如何通过R ggplot中的多个条件/方面来计算和标记分布的峰值? [英] How to calculate and label peak value of distribution by multiple conditions/facets in R ggplot?

查看:79
本文介绍了如何通过R ggplot中的多个条件/方面来计算和标记分布的峰值?的处理方法,对大家解决问题具有一定的参考价值,需要的朋友们下面随着小编来一起学习吧!

问题描述

虽然这个问题看起来与其他问题相似,但我的想法却有一个关键的区别.

While the question appears similar to others, there's a key difference in my mind.

  1. 我希望能够计算和/或打印(将其绘制为最终目标,但在数据框架中将其作为主要目标进行计算)EACH SUB密度曲线的 峰值-CONFITION BY FACET 密度图如下所示:

因此,理想情况下,我将能够知道每种条件下对应于密度曲线最高峰的强度(x轴值).

So, ideally, I would be able to know the intensity (x-axis value) corresponding to the highest peak of the density curves for each condition.

这里有一些虚拟数据:

set.seed(1234)

library(tidyverse)
library(fs)
n = 100000
silence = factor(c("sil1", "sil2", "sil3", "sil4", "sil5"))
treat = factor(c("con", "uos", "uos+wnt5a", "wnt5a"))
silence = rep(silence, n)
treat = rep(treat, n)
intensity = sample(4000:10000, n)

df <- cbind(silence, treat, intensity)
df$silence <- silence
df$treat <- treat

  1. 我尝试过的事情:

  • 对主要DF进行子集化,然后遍历并计算每种条件的密度,但这可能需要几天的时间.
  • 接近此答案的地方:
  • 再次,仅在控制台中获得这些组中每个组的峰值(即通过沉默子分布的处理)就足够了,但是将它们添加为垂直线这些图可能是最上面的甜樱桃(它也可能使它忙得不可开交,所以稍后我会看到这幅图)

    Again, it would be sufficient to get the peak values for each of these groups (i.e., treatments by silencing subdistributions) just in the console, but adding them as a vertical line in the graphs would be a sweet cherry on top (it could also make it hella busy, so I will see about that piece later)

    谢谢!

    推荐答案

    根据生成密度图的方式,在进入ggplot之前,可能会有更直接的方法来重新创建密度计算.这将是获取峰值并使其保持数据格式的最简单方法.

    Depending on the way you're producing the density plots, there may be a more direct way to recreate the density calculation before it goes into ggplot. That'll be the easiest way to get the peak values and keep them in the format of your data.

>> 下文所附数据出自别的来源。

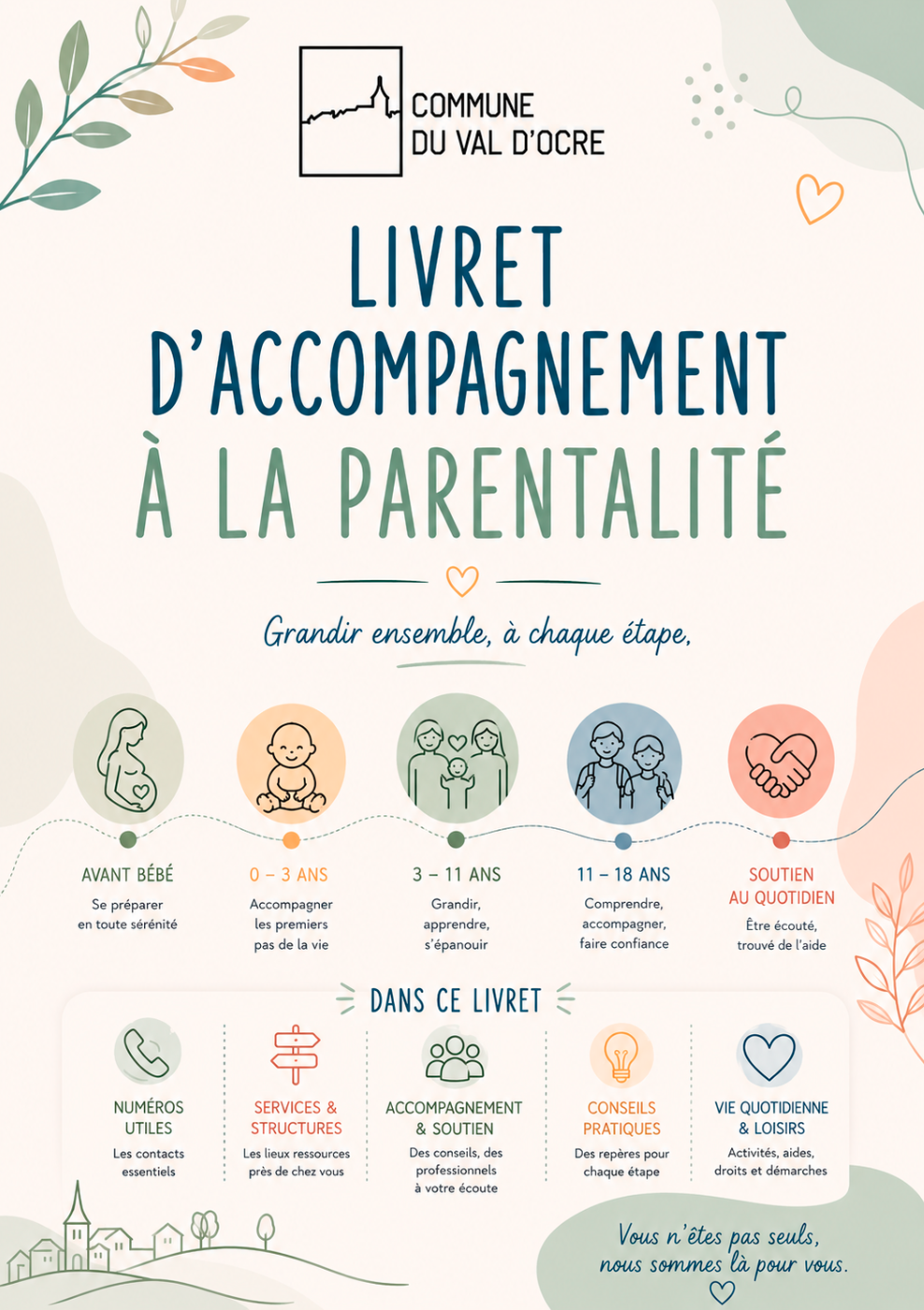 COMMUNE
DU VAL D'OCRE

LIVRET
D'ACCOMPAGNEMENT
À LA PARENTALITÉ

Grandir ensemble, à chaque étape.

AVANT BÉBÉ
Se préparer en toute sérénité

0 – 3 ANS
Accompagner les premiers pas de la vie

3 – 11 ANS
Grandir, apprendre, s'épanouir

11 – 18 ANS
Comprendre, accompagner, faire confiance

SOUTIEN
AU QUOTIDIEN
Être écouté, trouvé de l'aide

DANS CE LIVRET

NUMÉROS
UTILES
Les contacts essentiels

SERVICES &
STRUCTURES
Les lieux ressources près de chez vous

ACCOMPAGNEMENT
& SOUTIEN
Des conseils, des professionnels à votre écoute

CONSEILS
PRATIQUES
Des repères pour chaque étape

VIE QUOTIDIENNE
& LOISIRS
Activités, aides, droits et démarches

Vous n'êtes pas seuls,
nous sommes là pour vous.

    否则,这是一种应该可以正常使用的黑客工具,但需要进行一些整理以使提取的点重新适合原始数据的形式.

    Without that, here's a hack that should work in general, but requires some kludging to fit the extracted points back into the form of your original data.

    这里有一个像你一样的情节:

    Here's a plot like yours:

    mtcars %>% 
      mutate(gear = as.character(gear)) %>%
      ggplot(aes(wt, fill = gear, group = gear)) +
      geom_density(alpha = 0.2) +
      facet_wrap(~am) ->my_plot
    

    以下是构成该图的组件:

    Here are the components that make up that plot:

    ggplot_build(my_plot) -> my_plot_innards
    

    通过一些丑陋的黑客攻击,我们可以提取出组成曲线的点,并使它们看起来像我们的原始数据.一些信息被破坏,例如齿轮值3/4/5成为组1/2/3.也许有一种很酷的转换回来的方法,但是我还不知道.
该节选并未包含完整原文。